_Prompt_
Rewrite the records from the line that has "Looking at the spatial" through the line that has "5100 centimetres". Put "snowy tree" in place of "frost-covered tree" and keep everything else the same.

━━━━

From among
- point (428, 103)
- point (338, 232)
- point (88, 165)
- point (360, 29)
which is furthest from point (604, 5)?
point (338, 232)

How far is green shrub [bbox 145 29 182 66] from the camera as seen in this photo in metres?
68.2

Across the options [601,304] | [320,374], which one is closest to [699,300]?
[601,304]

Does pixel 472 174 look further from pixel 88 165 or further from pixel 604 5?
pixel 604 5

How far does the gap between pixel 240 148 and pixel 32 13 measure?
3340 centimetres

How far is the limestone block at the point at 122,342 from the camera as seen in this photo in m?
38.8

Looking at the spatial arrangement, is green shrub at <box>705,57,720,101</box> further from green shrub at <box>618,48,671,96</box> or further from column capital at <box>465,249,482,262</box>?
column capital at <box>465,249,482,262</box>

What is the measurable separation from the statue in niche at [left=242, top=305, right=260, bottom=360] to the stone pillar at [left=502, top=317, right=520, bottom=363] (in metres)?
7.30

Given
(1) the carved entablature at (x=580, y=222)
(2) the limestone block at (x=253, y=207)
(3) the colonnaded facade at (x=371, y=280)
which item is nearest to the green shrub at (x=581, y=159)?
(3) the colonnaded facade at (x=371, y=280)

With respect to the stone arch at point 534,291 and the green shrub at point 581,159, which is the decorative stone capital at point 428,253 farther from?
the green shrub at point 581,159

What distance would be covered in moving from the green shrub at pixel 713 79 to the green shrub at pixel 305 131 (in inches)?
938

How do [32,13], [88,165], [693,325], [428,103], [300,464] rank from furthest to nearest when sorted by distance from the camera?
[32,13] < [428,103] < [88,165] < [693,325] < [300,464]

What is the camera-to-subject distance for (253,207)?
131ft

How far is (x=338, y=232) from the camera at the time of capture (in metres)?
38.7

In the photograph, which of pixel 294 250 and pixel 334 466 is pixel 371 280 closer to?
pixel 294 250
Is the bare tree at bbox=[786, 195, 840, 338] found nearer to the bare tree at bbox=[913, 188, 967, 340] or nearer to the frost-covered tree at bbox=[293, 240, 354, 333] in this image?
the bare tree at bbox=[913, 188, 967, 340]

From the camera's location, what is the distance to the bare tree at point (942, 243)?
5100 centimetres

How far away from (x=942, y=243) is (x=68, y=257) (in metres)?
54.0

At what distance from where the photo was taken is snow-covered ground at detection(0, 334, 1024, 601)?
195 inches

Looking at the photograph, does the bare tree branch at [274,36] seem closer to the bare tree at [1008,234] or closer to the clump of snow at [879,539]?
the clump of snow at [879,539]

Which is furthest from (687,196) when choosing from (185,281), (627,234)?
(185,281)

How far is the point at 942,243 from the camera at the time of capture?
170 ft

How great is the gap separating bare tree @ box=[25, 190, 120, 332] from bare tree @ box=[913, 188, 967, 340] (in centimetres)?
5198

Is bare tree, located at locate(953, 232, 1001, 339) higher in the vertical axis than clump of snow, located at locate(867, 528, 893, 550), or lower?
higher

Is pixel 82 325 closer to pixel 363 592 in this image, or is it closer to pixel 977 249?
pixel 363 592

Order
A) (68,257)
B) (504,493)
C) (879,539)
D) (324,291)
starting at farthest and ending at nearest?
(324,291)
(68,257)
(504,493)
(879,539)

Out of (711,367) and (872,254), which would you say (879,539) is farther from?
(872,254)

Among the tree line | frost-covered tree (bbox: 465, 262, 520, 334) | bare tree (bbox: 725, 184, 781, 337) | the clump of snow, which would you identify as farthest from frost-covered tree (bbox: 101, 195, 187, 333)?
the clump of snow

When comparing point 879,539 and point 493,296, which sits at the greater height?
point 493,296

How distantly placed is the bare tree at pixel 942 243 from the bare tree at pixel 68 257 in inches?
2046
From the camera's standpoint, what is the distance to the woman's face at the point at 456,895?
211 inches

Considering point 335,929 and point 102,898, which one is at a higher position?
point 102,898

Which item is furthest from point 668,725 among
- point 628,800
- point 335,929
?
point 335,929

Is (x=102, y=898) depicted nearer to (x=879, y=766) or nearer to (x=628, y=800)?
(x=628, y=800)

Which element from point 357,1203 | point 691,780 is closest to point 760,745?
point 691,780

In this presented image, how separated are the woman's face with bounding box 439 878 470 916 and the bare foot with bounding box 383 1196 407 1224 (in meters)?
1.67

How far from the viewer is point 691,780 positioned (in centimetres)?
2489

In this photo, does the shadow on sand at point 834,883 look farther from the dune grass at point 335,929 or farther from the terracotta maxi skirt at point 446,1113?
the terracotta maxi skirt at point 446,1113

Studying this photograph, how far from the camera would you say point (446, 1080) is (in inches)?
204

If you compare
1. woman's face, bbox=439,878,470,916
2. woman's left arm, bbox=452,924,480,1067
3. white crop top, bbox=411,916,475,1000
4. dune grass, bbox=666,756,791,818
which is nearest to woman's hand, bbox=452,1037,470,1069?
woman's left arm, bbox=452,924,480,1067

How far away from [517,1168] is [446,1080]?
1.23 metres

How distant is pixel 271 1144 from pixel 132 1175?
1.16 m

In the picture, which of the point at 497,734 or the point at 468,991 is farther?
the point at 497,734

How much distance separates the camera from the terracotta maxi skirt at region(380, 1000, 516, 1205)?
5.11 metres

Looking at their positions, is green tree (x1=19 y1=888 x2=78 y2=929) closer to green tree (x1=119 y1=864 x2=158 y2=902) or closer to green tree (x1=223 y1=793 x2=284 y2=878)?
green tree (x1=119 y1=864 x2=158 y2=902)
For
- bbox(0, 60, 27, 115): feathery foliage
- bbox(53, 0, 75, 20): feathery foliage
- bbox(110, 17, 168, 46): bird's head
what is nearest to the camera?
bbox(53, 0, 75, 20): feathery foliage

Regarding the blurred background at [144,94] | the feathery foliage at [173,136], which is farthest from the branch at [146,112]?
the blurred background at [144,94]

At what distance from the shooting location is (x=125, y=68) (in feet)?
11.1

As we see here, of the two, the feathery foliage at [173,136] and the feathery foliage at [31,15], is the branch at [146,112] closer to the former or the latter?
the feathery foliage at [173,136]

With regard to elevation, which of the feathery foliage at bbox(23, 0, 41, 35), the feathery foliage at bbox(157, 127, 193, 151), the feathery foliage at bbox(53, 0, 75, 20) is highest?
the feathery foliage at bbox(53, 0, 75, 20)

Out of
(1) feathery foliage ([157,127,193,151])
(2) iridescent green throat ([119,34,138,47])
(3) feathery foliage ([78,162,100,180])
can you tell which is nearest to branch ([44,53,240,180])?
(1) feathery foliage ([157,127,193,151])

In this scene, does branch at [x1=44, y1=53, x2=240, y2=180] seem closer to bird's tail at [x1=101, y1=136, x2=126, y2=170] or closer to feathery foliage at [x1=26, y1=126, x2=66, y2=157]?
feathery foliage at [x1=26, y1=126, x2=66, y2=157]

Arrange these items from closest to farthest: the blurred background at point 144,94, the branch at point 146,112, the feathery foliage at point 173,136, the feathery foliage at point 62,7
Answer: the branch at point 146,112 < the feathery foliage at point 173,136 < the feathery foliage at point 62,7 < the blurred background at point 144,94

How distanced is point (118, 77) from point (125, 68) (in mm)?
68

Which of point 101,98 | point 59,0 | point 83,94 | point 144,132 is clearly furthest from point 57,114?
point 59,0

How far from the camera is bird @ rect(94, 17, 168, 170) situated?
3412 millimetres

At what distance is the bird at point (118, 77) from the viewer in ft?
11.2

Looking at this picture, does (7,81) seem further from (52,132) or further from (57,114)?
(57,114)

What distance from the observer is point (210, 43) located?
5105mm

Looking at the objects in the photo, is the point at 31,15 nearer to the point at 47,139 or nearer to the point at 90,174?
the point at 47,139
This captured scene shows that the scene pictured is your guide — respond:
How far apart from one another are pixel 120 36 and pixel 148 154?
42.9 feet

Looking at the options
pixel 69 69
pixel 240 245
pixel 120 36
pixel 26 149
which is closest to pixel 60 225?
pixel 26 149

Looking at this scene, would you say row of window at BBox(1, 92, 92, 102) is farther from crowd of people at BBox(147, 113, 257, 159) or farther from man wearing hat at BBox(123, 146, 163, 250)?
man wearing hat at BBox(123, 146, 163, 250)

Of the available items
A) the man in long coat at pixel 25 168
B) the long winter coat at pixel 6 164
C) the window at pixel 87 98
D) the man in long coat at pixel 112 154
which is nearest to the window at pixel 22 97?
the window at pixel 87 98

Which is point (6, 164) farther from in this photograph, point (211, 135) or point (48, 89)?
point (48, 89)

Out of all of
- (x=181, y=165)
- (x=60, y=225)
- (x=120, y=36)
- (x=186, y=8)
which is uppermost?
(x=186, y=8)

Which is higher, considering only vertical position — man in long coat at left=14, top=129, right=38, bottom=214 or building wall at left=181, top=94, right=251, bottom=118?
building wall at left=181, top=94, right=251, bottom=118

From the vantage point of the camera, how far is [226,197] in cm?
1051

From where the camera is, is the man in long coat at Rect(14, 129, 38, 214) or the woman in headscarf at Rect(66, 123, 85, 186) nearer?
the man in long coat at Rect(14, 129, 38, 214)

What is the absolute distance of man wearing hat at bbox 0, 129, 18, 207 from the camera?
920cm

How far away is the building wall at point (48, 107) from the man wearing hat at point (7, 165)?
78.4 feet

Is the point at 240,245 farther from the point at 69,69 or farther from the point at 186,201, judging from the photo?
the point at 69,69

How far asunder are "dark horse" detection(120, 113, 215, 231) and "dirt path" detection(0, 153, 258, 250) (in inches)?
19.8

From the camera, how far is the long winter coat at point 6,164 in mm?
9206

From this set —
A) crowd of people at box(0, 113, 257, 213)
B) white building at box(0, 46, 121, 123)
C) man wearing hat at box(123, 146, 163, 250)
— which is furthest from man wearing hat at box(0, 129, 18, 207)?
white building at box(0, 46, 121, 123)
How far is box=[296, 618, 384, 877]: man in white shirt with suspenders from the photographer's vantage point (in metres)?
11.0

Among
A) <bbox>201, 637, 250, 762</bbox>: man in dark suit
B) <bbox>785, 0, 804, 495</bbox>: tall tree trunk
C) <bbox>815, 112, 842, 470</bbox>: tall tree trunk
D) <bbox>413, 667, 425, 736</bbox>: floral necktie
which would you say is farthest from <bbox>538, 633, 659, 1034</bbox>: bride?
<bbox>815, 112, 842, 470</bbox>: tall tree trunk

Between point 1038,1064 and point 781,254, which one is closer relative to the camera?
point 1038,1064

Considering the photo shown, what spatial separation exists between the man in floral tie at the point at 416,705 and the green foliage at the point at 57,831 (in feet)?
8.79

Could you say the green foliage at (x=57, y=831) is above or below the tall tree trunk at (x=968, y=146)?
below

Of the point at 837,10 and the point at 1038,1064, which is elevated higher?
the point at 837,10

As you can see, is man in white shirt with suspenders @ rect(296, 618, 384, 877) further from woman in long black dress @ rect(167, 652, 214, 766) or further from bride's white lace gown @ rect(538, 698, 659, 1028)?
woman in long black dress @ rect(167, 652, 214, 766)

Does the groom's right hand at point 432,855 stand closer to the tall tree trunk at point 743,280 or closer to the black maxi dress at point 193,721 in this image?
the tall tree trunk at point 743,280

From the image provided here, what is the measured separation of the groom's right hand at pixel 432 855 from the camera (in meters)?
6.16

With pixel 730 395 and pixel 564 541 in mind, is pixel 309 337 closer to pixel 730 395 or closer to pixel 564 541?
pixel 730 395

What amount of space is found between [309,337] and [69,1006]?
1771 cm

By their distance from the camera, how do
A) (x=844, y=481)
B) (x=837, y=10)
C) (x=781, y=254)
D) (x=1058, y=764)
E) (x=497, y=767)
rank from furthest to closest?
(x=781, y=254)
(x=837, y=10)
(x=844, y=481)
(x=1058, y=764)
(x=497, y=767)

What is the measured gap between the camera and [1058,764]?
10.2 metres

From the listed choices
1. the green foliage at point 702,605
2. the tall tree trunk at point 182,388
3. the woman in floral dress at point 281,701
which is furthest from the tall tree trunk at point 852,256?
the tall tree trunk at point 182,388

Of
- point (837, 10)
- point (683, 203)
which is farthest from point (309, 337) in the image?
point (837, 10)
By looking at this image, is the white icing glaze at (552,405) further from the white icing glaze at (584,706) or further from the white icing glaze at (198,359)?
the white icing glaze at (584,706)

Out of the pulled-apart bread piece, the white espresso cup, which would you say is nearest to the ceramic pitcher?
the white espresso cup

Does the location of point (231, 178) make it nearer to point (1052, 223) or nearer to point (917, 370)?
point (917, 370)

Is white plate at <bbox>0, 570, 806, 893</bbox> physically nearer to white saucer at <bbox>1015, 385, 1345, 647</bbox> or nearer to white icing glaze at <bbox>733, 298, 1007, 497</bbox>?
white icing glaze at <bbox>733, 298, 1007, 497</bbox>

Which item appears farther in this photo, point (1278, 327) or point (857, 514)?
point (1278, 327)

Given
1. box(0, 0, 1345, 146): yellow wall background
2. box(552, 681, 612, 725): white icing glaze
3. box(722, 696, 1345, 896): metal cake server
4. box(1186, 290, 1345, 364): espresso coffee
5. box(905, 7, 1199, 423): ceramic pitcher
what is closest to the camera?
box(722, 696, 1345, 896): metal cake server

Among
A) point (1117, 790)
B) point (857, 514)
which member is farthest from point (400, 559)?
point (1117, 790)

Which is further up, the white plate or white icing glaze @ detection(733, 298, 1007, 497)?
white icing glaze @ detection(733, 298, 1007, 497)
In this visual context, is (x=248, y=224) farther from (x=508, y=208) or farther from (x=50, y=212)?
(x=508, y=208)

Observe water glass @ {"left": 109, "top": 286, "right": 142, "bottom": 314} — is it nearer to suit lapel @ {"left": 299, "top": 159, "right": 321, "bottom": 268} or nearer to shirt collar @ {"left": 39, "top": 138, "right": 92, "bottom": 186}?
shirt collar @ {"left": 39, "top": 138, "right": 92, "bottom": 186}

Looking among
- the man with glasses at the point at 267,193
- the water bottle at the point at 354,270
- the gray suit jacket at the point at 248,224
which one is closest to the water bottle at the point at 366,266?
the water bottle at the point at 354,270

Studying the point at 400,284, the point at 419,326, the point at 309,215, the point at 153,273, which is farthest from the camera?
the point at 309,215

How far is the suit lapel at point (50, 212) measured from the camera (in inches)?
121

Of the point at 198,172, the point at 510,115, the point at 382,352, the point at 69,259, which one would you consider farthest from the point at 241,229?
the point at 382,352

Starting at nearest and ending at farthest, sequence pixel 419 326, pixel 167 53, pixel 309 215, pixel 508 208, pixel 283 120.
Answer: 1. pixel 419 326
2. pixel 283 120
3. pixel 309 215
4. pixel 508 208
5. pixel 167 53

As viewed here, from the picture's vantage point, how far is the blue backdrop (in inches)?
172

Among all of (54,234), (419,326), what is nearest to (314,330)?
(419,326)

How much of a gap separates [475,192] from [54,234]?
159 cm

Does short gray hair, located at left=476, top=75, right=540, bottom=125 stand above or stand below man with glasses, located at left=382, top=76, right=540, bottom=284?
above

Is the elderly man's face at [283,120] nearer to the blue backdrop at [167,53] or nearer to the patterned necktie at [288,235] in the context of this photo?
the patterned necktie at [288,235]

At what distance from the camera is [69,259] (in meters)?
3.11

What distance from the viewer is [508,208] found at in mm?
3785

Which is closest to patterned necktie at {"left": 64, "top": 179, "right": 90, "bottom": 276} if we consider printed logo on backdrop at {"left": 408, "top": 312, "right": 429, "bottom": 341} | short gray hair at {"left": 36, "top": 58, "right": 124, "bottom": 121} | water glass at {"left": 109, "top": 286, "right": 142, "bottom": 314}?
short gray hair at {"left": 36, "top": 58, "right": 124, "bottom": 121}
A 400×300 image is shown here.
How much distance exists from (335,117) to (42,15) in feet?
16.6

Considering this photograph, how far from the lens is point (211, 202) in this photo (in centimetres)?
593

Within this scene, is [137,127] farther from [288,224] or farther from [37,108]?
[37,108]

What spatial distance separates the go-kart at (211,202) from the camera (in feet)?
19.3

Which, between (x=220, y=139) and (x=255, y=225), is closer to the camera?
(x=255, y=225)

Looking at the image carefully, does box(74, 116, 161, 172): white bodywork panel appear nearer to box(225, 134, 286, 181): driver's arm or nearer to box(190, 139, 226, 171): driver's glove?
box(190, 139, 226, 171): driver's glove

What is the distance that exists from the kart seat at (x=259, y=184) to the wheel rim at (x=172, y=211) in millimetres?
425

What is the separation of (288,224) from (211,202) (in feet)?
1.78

━━━━

_Exercise response_
Looking at the spatial arrangement, is green shrub at <box>705,57,720,101</box> further from green shrub at <box>618,48,671,96</box> or further from column capital at <box>465,249,482,262</box>?
column capital at <box>465,249,482,262</box>

What is the measurable separation from the statue in niche at [left=242, top=305, right=260, bottom=360] to the stone pillar at [left=502, top=317, right=520, bottom=363] (in metres)?
7.30

Given
(1) the carved entablature at (x=580, y=222)
(2) the limestone block at (x=253, y=207)
(3) the colonnaded facade at (x=371, y=280)
which item is nearest to the green shrub at (x=581, y=159)?
(3) the colonnaded facade at (x=371, y=280)

With respect to the stone arch at point 534,291 and the green shrub at point 581,159, which is the decorative stone capital at point 428,253 farther from?
the green shrub at point 581,159

What distance would be covered in moving from the green shrub at pixel 713 79 to the green shrub at pixel 305 131 (in inches)?
938

How do [32,13], [88,165], [693,325], [428,103], [300,464] rank from furthest to nearest when sorted by distance from the camera?
[32,13] < [428,103] < [88,165] < [693,325] < [300,464]

What is the camera-to-subject distance for (253,207)?
131ft

How far is (x=338, y=232) from the camera at the time of capture (in metres)?
38.7

In the photograph, which of pixel 294 250 and pixel 334 466 is pixel 371 280 closer to?
pixel 294 250
Is the bare tree at bbox=[786, 195, 840, 338] found nearer to the bare tree at bbox=[913, 188, 967, 340] or nearer to the snowy tree at bbox=[293, 240, 354, 333] in this image?
the bare tree at bbox=[913, 188, 967, 340]

From the camera's location, what is the distance to the bare tree at point (942, 243)?
5100 centimetres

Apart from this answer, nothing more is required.